Curcumin inhibits interleukin 8 production and enhances interleukin 8 receptor expression on the cell surface
Impact on human pancreatic carcinoma cell growth by autocrine regulation
Article first published online: 5 SEP 2002
Copyright © 2002 American Cancer Society
Volume 95, Issue 6, pages 1206–1214, 15 September 2002
How to Cite
Hidaka, H., Ishiko, T., Furuhashi, T., Kamohara, H., Suzuki, S., Miyazaki, M., Ikeda, O., Mita, S., Setoguchi, T. and Ogawa, M. (2002), Curcumin inhibits interleukin 8 production and enhances interleukin 8 receptor expression on the cell surface. Cancer, 95: 1206–1214. doi: 10.1002/cncr.10812
- Issue published online: 5 SEP 2002
- Article first published online: 5 SEP 2002
- Manuscript Accepted: 6 MAY 2002
- Manuscript Revised: 20 FEB 2002
- Manuscript Received: 19 DEC 2001
- interleukin 8;
- interleukin 8 receptor;
- tumor cell;
- nuclear factor κB
Curcumin, the yellow pigment in turmeric, has been shown to prevent tumor progression in a variety of tissues in rodents. The authors investigated the effect of curcumin on human carcinoma cell lines to determine whether constitutive interleukin-8 (IL-8) production of tumor cells was correlated with nuclear factor κB (NF-κB) activation and cell growth activity.
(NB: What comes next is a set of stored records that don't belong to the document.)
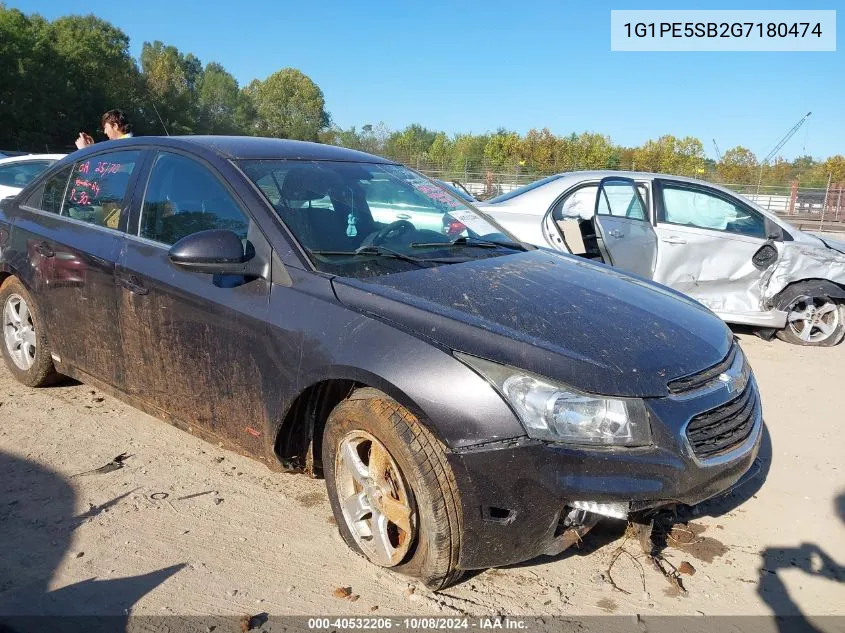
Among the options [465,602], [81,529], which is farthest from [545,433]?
[81,529]

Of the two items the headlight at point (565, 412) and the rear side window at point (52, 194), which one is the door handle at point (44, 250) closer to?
the rear side window at point (52, 194)

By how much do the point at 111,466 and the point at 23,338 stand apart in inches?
58.4

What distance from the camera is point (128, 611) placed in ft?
8.24

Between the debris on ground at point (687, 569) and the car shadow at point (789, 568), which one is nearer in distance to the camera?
the car shadow at point (789, 568)

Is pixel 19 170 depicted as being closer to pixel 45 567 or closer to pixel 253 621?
pixel 45 567

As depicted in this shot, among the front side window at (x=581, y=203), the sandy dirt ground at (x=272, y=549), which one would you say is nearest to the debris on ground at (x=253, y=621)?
the sandy dirt ground at (x=272, y=549)

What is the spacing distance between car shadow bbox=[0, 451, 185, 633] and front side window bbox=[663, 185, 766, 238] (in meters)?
5.60

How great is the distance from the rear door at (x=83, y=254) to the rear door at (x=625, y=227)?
4.45 m

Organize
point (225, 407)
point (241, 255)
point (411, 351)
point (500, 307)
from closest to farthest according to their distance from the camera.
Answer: point (411, 351), point (500, 307), point (241, 255), point (225, 407)

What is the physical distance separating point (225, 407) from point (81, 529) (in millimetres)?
789

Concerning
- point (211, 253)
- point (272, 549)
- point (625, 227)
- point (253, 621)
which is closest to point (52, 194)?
point (211, 253)

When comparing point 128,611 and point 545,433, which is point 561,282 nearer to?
point 545,433

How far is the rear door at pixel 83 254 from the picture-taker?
3711mm

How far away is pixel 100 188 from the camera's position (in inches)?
157
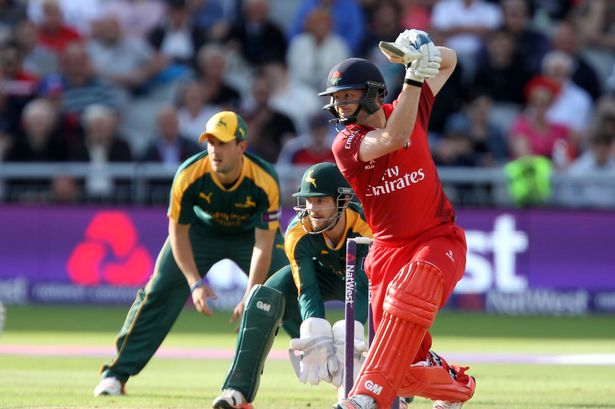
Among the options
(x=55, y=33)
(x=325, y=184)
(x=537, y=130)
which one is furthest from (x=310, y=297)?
(x=55, y=33)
A human pancreatic carcinoma cell line, SUIT-2, was incubated with various concentrations of curcumin for 2 hours. Biologic features, including IL-8 production, DNA binding activity, transactivation of NF-κB, cell growth activity, cell viability, and the expression of IL-8 receptors (CXCR1 and CXCR2) were analyzed.
The constitutive production of IL-8 was inhibited by curcumin at concentrations of 10–100 μM in a dose dependent manner. NF-κB activity was reduced significantly by curcumin treatment. Pretreatment with curcumin inhibited the growth rate of carcinoma cells significantly. Such cell growth inhibition by curcumin was not recovered by exogenous recombinant IL-8. The investigation of expression in IL-8 receptors, CXCR1 and CXCR2, revealed that the expression of both receptors was enhanced remarkably by curcumin. Exogenous IL-8 could not recover this enhancement of IL-8 receptors. These results suggest that curcumin inhibits IL-8-induced receptor internalization.
The authors concluded that curcumin contributed not only to the inhibition of IL-8 production but also to signal transduction through IL-8 receptors. These data suggest that curcumin reduces numerous IL-8 bioactivities that contribute to tumor growth and carcinoma cell viability. From this point of view, curcumin is a potent anticancer agent that inhibits the production of proinflammatory cytokines, including IL-8, by tumor cells. Cancer 2002;95:1206–14. © 2002 American Cancer Society.